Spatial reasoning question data
══════════

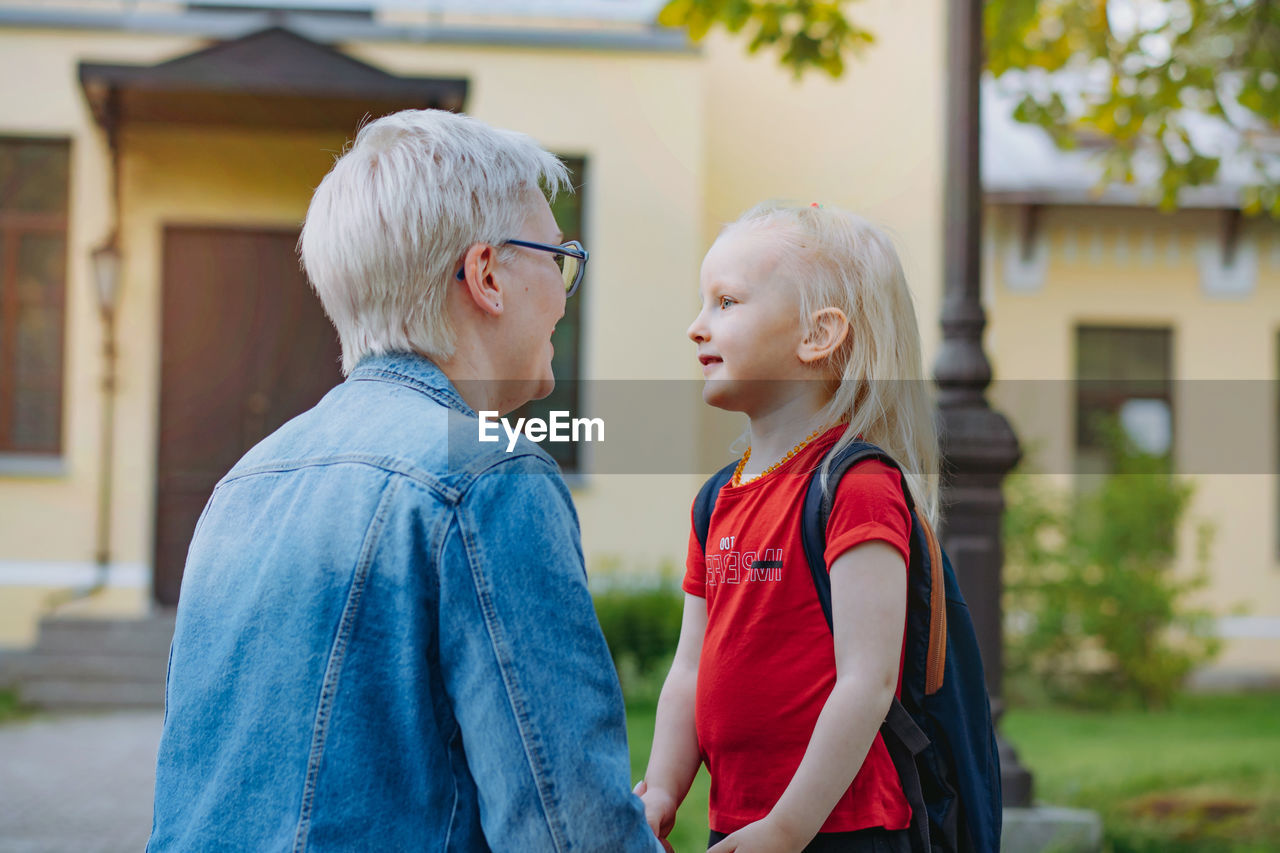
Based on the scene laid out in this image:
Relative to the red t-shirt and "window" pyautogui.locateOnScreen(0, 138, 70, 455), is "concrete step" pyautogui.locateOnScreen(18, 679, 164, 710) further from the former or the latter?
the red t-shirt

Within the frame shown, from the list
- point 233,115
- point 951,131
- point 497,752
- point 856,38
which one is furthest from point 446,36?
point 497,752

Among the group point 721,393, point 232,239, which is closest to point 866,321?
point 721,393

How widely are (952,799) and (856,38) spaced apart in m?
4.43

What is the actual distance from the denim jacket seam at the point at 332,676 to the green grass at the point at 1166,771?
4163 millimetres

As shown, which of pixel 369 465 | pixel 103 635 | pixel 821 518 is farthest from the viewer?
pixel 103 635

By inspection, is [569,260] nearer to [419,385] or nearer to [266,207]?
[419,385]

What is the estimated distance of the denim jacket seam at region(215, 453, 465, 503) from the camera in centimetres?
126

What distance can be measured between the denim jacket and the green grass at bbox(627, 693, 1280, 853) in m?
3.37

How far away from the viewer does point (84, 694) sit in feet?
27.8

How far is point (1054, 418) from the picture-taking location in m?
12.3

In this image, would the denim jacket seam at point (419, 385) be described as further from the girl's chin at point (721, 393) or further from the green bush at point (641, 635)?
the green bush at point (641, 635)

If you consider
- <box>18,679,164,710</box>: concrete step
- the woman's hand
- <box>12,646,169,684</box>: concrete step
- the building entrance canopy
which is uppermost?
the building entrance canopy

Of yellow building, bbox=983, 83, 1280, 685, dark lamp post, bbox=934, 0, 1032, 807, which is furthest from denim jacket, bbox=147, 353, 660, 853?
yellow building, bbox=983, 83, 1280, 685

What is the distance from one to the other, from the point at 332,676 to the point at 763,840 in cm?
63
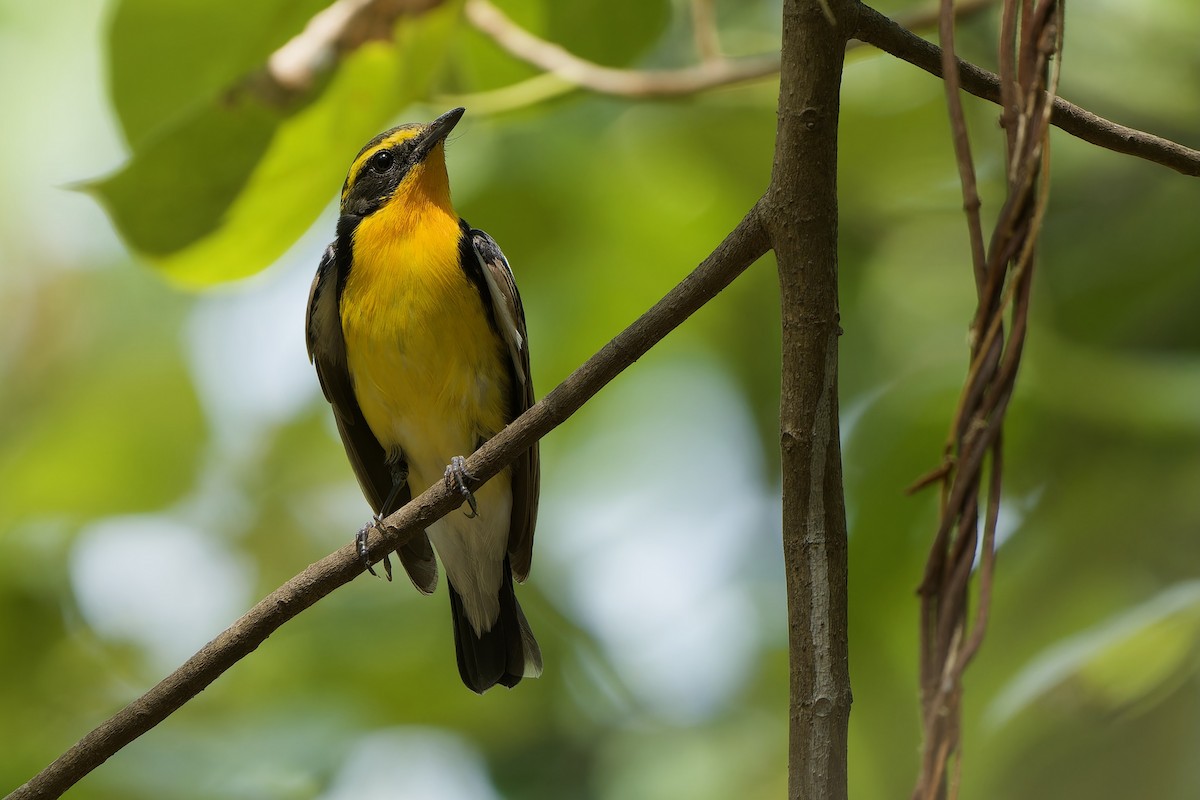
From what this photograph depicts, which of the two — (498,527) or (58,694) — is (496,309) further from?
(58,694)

══════════

STATED GOAL ::
Reproduce every record word for word. The copy must contain no pictures.

EXERCISE SOLUTION ::
Based on the scene laid out in this image:
Relative to the red t-shirt and "window" pyautogui.locateOnScreen(0, 138, 70, 455), is "concrete step" pyautogui.locateOnScreen(18, 679, 164, 710) further from the former or the latter?
the red t-shirt

Within the frame shown, from the list
- point 233,115
- point 951,131
- point 497,752
- point 856,38
which one is furthest from point 446,36?
point 497,752

Among the group point 721,393, point 232,239, which is closest to point 866,321?
point 721,393

How widely are (952,799) and (856,38) spaced apart in m?
4.43

What is the actual distance from the denim jacket seam at the point at 332,676 to the green grass at the point at 1166,771?
4163 millimetres

As shown, which of pixel 369 465 | pixel 103 635 | pixel 821 518 is farthest from the viewer?
pixel 103 635

By inspection, is [569,260] nearer to [419,385] or nearer to [266,207]?
[419,385]

What is the estimated distance of the denim jacket seam at region(215, 453, 465, 503) from the camera in centimetres?
126

What distance can be measured between the denim jacket and the green grass at bbox(627, 693, 1280, 853) in m?
3.37

How far away from the viewer does point (84, 694) sit in feet?
27.8

How far is point (1054, 418) from the picture-taking location in m?
12.3

In this image, would the denim jacket seam at point (419, 385) be described as further from the girl's chin at point (721, 393) or further from the green bush at point (641, 635)?
the green bush at point (641, 635)

If you consider
- <box>18,679,164,710</box>: concrete step
- the woman's hand
- <box>12,646,169,684</box>: concrete step
- the building entrance canopy
which is uppermost?
the building entrance canopy

Of yellow building, bbox=983, 83, 1280, 685, dark lamp post, bbox=934, 0, 1032, 807, which is furthest from denim jacket, bbox=147, 353, 660, 853?
yellow building, bbox=983, 83, 1280, 685

What is the distance from one to the other, from the point at 332,676 to the point at 763,840 in cm?
63
From what this photograph depicts, which of the two — (498,527) or (58,694) — is (496,309) further from?
(58,694)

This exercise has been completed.